▸ Given instruction: Transcribe the part of the special-features review that starts at the words "Anyways, these small" and stops after "Rodriguez (1m 3s, HD)".
>> BEGIN Extracted text
I didn’t actually mean to go on that rant, but I don’t want to be lead into buying something because a reviewer didn’t watch everything. It has happened before and that was one of the reasons I started to do the “Just the Features” reviews. I wanted to be able to be the voice for someone who is trying to decide whether or not to buy a release based on special features. I know that my opinion has been swayed due to a lack of special features or another country having a better edition.
Anyways, these small tributes are borderline propaganda. They are trying to tell me that I am not “working like an American” because of what I do for a living (I work in retail). I think that is a little bit much. I know that these men and women do some of the roughest jobs in terms of life threating danger, but try telling that to someone who works the overnight shift at a gas station or a single mother who has to get up at the crack of dawn so that she can work some soul crushing, minimum wage job so that she can put food on the table. Thinking about that makes these tributes a bit shallow.
I Am A Steel Beam with narration by director Peter Berg (1m 3s, HD)
This is a commercial of sorts profiles a steel beam.
I Am a Steel Beam with narration by Gina Rodriguez (1m 3s, HD)
>> END Extracted text
>> BEGIN Data excerpts
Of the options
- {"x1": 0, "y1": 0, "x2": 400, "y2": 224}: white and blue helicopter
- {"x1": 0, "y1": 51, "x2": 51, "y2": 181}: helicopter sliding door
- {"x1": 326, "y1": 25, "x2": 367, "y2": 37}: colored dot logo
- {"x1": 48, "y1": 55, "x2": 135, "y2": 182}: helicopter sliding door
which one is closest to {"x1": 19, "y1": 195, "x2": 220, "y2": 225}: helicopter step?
>> END Data excerpts
▸ Result of this exercise:
Anyways, these small tributes are borderline propaganda. They are trying to tell me that I am not “working like an American” because of what I do for a living (I work in retail). I think that is a little bit much. I know that these men and women do some of the roughest jobs in terms of life threating danger, but try telling that to someone who works the overnight shift at a gas station or a single mother who has to get up at the crack of dawn so that she can work some soul crushing, minimum wage job so that she can put food on the table. Thinking about that makes these tributes a bit shallow.
I Am A Steel Beam with narration by director Peter Berg (1m 3s, HD)
This is a commercial of sorts profiles a steel beam.
I Am a Steel Beam with narration by Gina Rodriguez (1m 3s, HD)